Information supplied
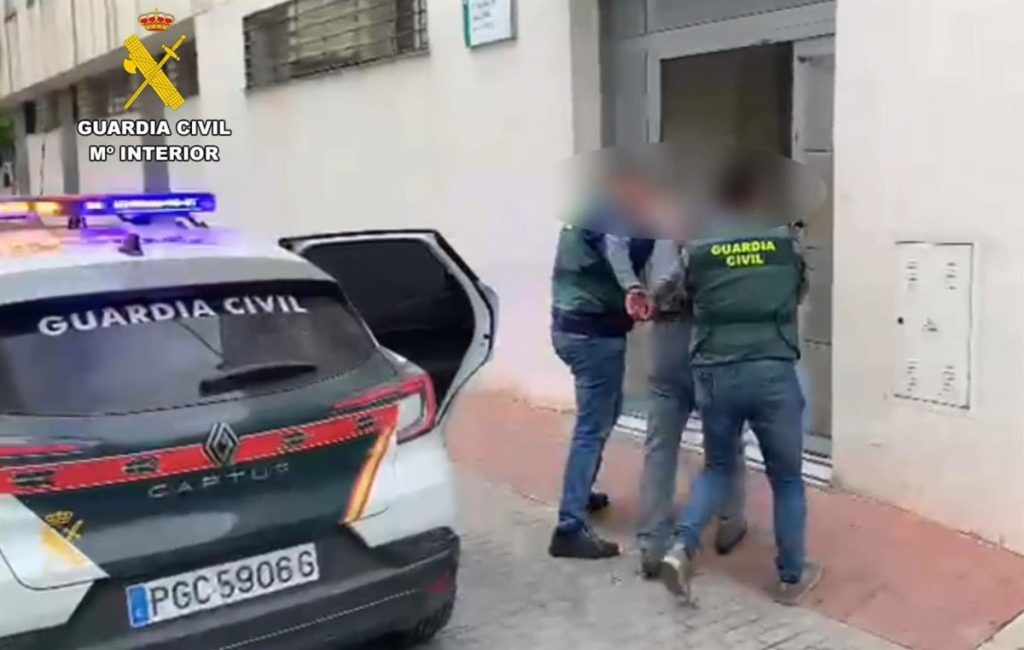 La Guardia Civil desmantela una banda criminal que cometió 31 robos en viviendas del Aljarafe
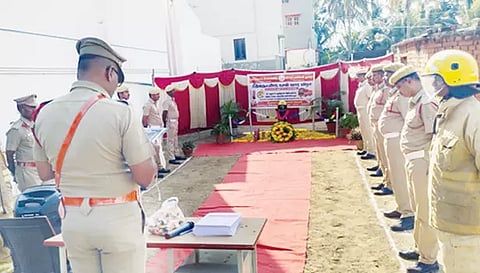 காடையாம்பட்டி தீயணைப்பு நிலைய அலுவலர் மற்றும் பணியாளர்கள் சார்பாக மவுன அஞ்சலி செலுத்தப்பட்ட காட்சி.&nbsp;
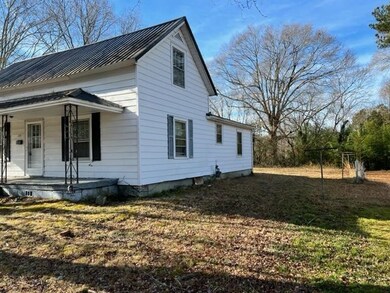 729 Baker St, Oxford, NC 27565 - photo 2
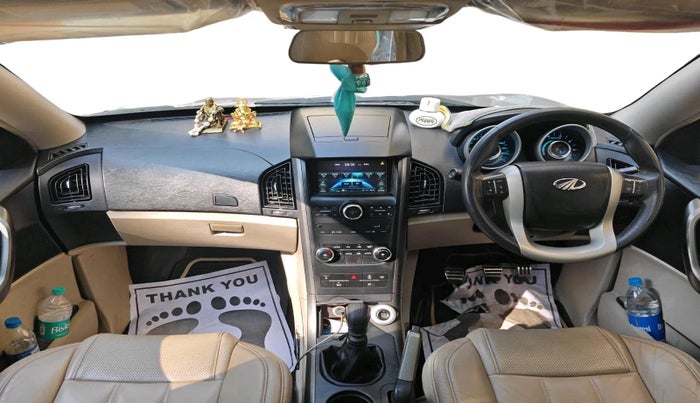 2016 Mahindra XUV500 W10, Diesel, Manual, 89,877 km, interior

What is being asked
Leave the images out and transcribe the rest of the material exactly.

Answer space
 La Guardia Civil desmantela una banda criminal que cometió 31 robos en viviendas del Aljarafe
 காடையாம்பட்டி தீயணைப்பு நிலைய அலுவலர் மற்றும் பணியாளர்கள் சார்பாக மவுன அஞ்சலி செலுத்தப்பட்ட காட்சி.&nbsp;
 729 Baker St, Oxford, NC 27565 - photo 2
 2016 Mahindra XUV500 W10, Diesel, Manual, 89,877 km, interior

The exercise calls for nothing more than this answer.